(SOURCE EXTRACT):
☆ ☆ ☆
Princeton Seminary prof Yolanda Pierce described “white privilege” this way: “It allows you to turn bad news off and walk away.” She told a group of Presbyterians in Chicago, “There are groups that have been systematically sinned against… Saying ‘Sorry’ isn’t enough.”[v] We have to make it right. Laura Cheifetz, Director of the Presbyterian Publishing Corporation, wrote: “Jesus didn’t die on the cross so I could become more aware my privilege and maybe give a little more to charity. Jesus died on the cross for restoration of order in the world, so people would not be demonized for their life circumstances.” If we, the church, are going to be useful, if we are not going to become irrelevant to a new generation in the years to come, we have to speak up, tell the truth, and equip people in their work and their lives to show grace in what they say and do.

We (no, let me own this and say “I”) have tip-toed around this thing for too long, as if because we are the church we cannot speak up on certain areas, that would be mixing politics and religion. But that’s not right. We cannot endorse candidates during an election. But the rest of it, for us, is not politics, it is morality. We are an immoral society, and we need to speak up. Who in the church is showing such courage? Dr. William Barber, pastor of the Greenleaf Disciples of Christ Church in Goldsboro, NC, and he is the clearest moral voice in the country today. If Christians do not weigh in on what matters, we have failed our Lord.

The most prophetic voice in Birmingham isn’t me, it’s John Archibald of the Birmingham News, who has it right. Oliver Robinson pleaded guilty (and he is) to bribery, fraud and tax evasion; he took big money to deceive his constituents in a dangerous way. (What? An Alabama politician is corrupt? Say it ain’t so!”) So the Black guy is going to jail, while no one has indicted his overlords. His conviction means nothing but business as usual, unless Drummond Company’s vice-president, David Roberson, and Balch & Bingham lawyer Joel Gilbert go with him.

Race is not real, it turns out, but racism is. And suddenly here in 2017, the Ku Klux Klan is back, marching with Neo-Nazis into the middle of an American University to spew their hate and filth and racism against Jews, Blacks and everyone else. Not grizzled old Nazi’s my age, but young ones, carrying Swastika banners and dressed like the WWII Brownshirts in Germany. Lest we forget, we fought a war to save the world from Nazi oppression. Some of you fought in that war. 70 million people died in 6 ½ years, 2/3rds of them civilians. If there is an absolute baseline in this country, some bare minimum of American pride, surely it is this – No Nazis! Not in our towns. We got a letter at the church here, signed by 18 former Moderators of the Presbyterian General Assembly, who pointed out not only did they walk into Charlottesville (and other places) under the swastika, but they blasphemed the Cross of Jesus Christ by carrying that too. I am deeply disturbed by white evangelicals who have entered the fray on the side of racists. (A lot of white evangelicals are themselves disturbed by it.)
☆ ☆ ☆
(THE DATA):
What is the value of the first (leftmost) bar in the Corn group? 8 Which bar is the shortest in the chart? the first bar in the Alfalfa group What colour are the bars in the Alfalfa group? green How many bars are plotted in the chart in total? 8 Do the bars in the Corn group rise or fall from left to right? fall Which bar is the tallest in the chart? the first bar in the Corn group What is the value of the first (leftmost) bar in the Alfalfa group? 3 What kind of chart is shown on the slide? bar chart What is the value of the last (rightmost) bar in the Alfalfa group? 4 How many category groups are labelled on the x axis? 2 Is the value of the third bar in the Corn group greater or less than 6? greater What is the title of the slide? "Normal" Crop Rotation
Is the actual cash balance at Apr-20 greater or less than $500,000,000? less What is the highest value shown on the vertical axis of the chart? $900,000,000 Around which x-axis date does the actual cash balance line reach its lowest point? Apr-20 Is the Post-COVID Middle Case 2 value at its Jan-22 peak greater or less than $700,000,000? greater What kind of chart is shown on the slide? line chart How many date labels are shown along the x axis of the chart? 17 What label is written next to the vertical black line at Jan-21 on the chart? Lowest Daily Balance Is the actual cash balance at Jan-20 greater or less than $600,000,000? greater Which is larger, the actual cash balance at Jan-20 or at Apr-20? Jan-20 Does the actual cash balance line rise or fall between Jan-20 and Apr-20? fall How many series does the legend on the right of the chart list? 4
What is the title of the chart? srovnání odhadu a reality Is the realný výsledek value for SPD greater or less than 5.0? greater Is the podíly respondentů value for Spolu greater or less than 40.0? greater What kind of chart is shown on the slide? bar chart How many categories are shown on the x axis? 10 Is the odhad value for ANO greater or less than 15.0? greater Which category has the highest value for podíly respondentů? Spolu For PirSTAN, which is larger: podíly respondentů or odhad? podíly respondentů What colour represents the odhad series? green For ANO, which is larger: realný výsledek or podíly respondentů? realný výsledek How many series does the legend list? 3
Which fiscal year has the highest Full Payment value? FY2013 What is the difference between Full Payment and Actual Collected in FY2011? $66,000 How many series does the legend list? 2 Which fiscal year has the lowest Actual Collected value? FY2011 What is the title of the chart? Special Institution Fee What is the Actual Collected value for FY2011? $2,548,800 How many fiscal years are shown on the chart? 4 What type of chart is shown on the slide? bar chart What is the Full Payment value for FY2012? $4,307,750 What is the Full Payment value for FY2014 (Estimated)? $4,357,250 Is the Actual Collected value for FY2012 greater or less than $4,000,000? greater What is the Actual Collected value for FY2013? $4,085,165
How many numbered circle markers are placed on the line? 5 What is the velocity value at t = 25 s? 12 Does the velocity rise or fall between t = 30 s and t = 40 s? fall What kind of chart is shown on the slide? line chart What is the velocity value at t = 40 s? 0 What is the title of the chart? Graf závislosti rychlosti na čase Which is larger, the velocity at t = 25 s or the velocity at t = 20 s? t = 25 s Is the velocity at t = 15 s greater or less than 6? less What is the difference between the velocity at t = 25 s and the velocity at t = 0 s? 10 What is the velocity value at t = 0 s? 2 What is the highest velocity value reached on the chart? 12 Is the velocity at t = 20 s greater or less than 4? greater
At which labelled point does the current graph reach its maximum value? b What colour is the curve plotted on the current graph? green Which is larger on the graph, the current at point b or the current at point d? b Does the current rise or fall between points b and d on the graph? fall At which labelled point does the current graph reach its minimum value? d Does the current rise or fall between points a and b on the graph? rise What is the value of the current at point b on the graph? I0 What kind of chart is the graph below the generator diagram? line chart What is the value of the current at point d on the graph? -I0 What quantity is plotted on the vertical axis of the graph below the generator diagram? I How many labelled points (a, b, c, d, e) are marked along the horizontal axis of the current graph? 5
☆ ☆ ☆
(PROBLEM TO SOLVE): Write out the stretch of the passage on racism and the church from "We (no, let" through "failed our Lord.".

(ANSWER FOR THIS EXERCISE):
We (no, let me own this and say “I”) have tip-toed around this thing for too long, as if because we are the church we cannot speak up on certain areas, that would be mixing politics and religion. But that’s not right. We cannot endorse candidates during an election. But the rest of it, for us, is not politics, it is morality. We are an immoral society, and we need to speak up. Who in the church is showing such courage? Dr. William Barber, pastor of the Greenleaf Disciples of Christ Church in Goldsboro, NC, and he is the clearest moral voice in the country today. If Christians do not weigh in on what matters, we have failed our Lord.